Shameless self-promotion: What was at stake in Montana…

by Jay Stevens 

Unfortunately on Election Night, Internet connectivity was down, and I was unable to bring you the feeling, color, and mood from Tester’s HQ in Great Falls. It was quite a party, and I would’ve had a good time if it weren’t for nerves and the late night. Before driving down, I had this fantasy of drinking whiskey and chewing on a victory stogie with Jon and the gang at about 3am long after the results rolled in and the photobugs had gone.

It didn’t happen.

Instead, at 3am, I was in my underwear in my hotel room writing a “color” piece for the Missoula Independent, which they didn’t take. The outcome was still in doubt, I was exhausted and sober, Jon and the gang were still holed up in their rooms, working the phones, watching the numbers roll by on the television screen, looking very nervous.

Anyhow, I wrote a piece for the American Prospect, and lo! it made it to the main web page: “Tester Case.” It catches some of the mood of the party and the import of Jon’s victory. Naturally I give us bloggers props:

…a Tester victory in Montana would, outside of a Ned Lamont triumph in Connecticut, be the strongest indication yet that a progressive grass- and netroots movement could actually propel a candidate into a federal-level office. Tester was supposed to be the also-ran in the primary, outspent substantially by the DC leadership favorite John Morrison, but he won the election by twenty-five points in no small part because of the publicity and more than $100,000 in on-line donations they brought to his campaign.
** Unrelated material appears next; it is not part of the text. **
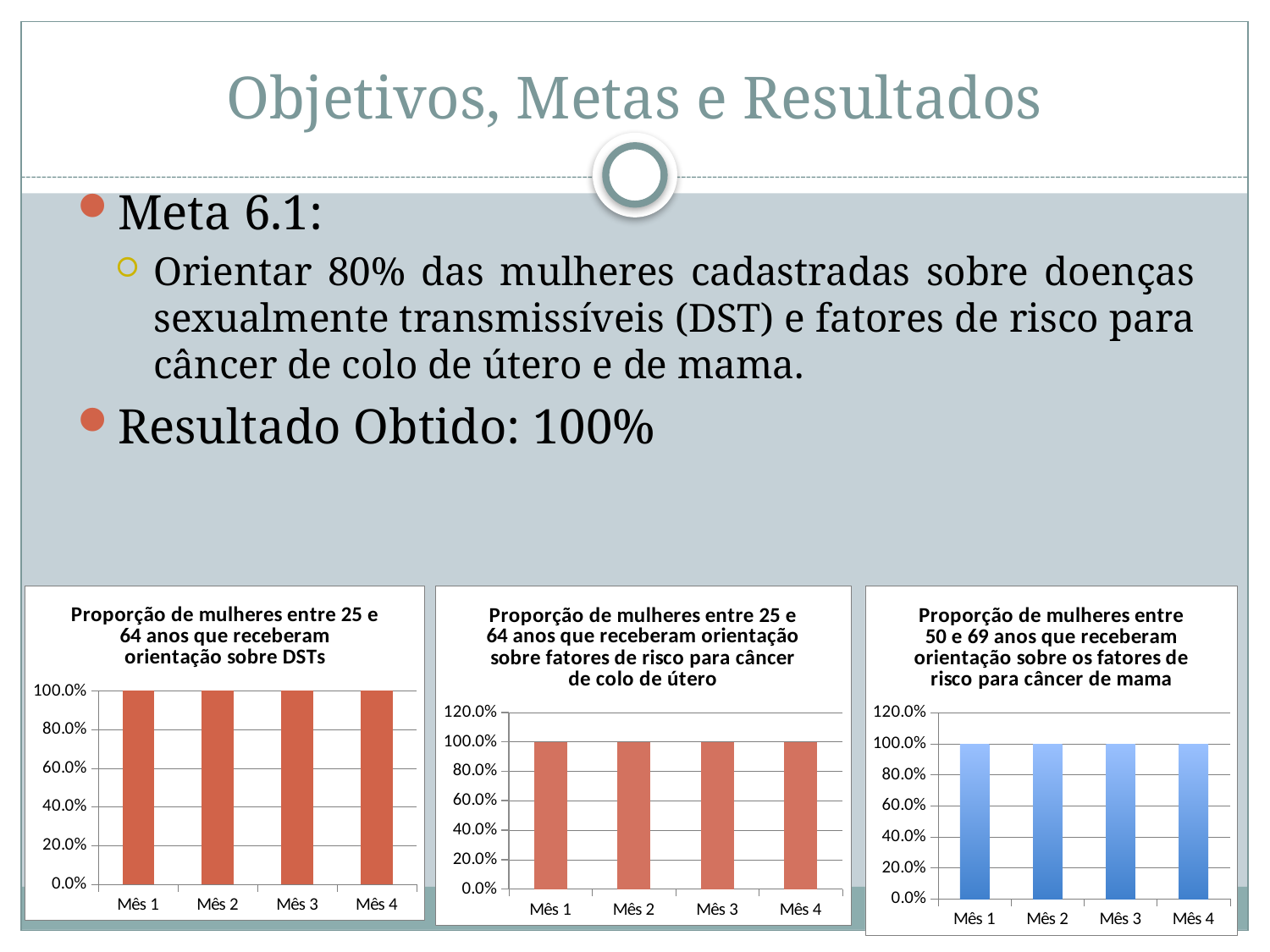
In the left chart (Proporção de mulheres entre 25 e 64 anos que receberam orientação sobre DSTs), what is the value for Mês 1? 100.0% What is the highest value shown on the y axis of the right chart (câncer de mama)? 120.0% What colour are the bars in the right chart (câncer de mama)? blue In the left chart (orientação sobre DSTs), do the values rise, fall or stay the same from Mês 1 to Mês 4? stay the same In the middle chart (orientação sobre fatores de risco para câncer de colo de útero), what is the value for Mês 3? 100.0% In the middle chart (câncer de colo de útero), is the value for Mês 2 greater or less than 80.0%? greater How many bars does the right chart (câncer de mama) have? 4 In the right chart (mulheres entre 50 e 69 anos, câncer de mama), what is the value for Mês 4? 100.0% How many categories are shown on the x axis of the left chart? 4 What kind of chart is the middle chart (câncer de colo de útero)? bar chart How many charts are shown on the slide? 3 In the right chart (câncer de mama), what is the difference between the values for Mês 1 and Mês 4? 0.0%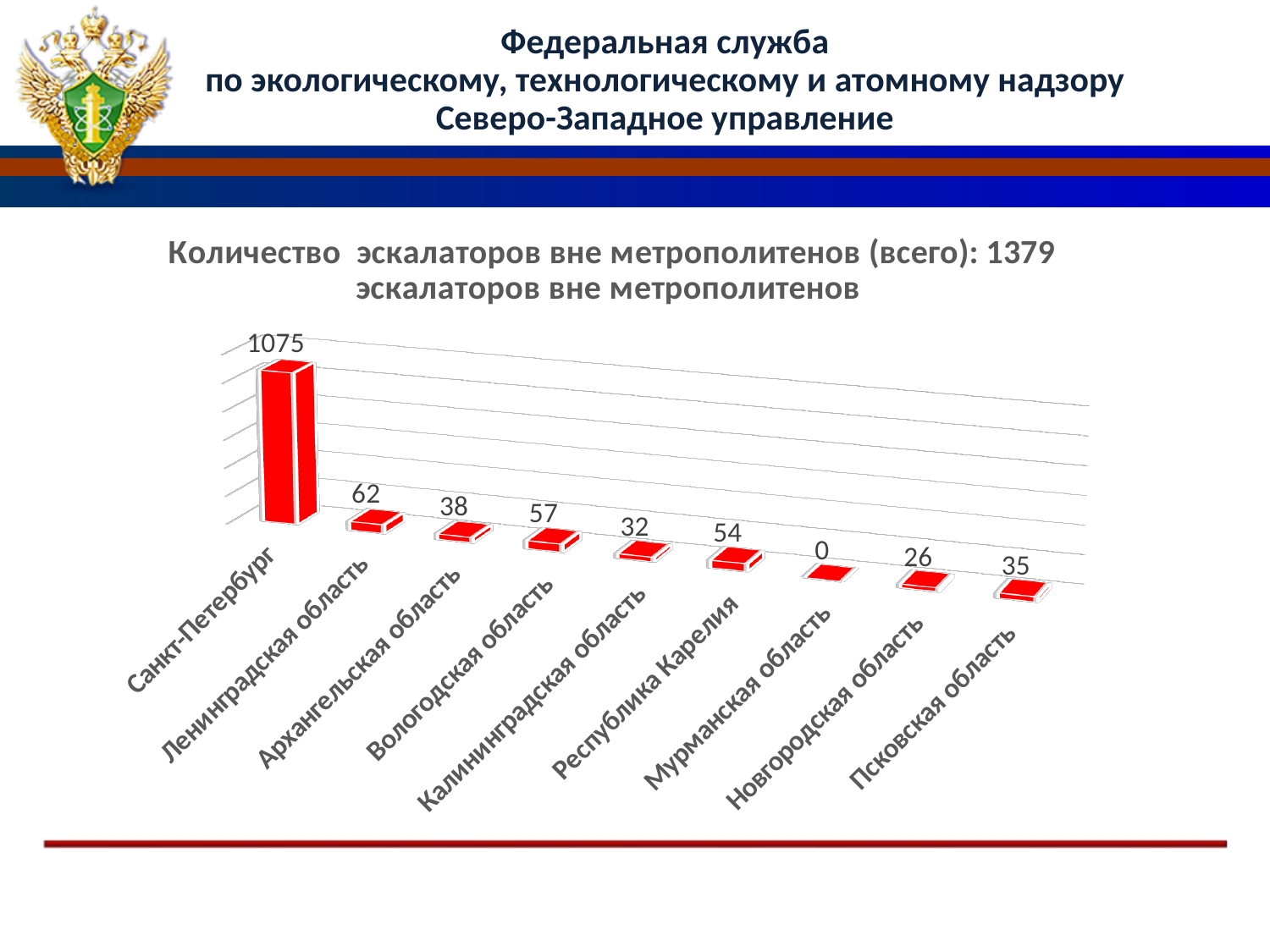
What is the value for Санкт-Петербург? 1075 What is the value for Новгородская область? 26 Which category has the lowest value? Мурманская область Which is larger, the value for Республика Карелия or the value for Калининградская область? Республика Карелия What is the difference between the values for Ленинградская область and Архангельская область? 24 What total number of escalators outside metros is stated in the chart title? 1379 What is the value for Вологодская область? 57 What kind of chart is shown on the slide? bar chart How many categories are shown on the x axis? 9 What is the value for Мурманская область? 0 Which category has the highest value? Санкт-Петербург What colour are the bars in the chart? red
And grassroots organizations urged on by blogs proved to be crucial this past Tuesday.

Burns really didn’t have any net support to speak of, and while I think the blogs and their fundraising efforts helped Jon out more in the primary, I think we did help whip up a frenzy in the cities. And like Matt said, Tester may have won on huge turnout in the state’s urban areas.

Forget for a moment the self-obsessed elements of this post and consider: you can’t manufacture blog support. It just happens. Tester had a large number of blogs popping up like mushrooms here in the state, all of them written by everyday folks with little or no connection to Tester’s staff, and all of them earnestly backing his campaign. That only happens when there’s a good candidate and a cause to fight for.

But don’t worry, that’s the only time I mention blogs in the d*mn article. You can skip over that paragraph and read my impressions of the night and race.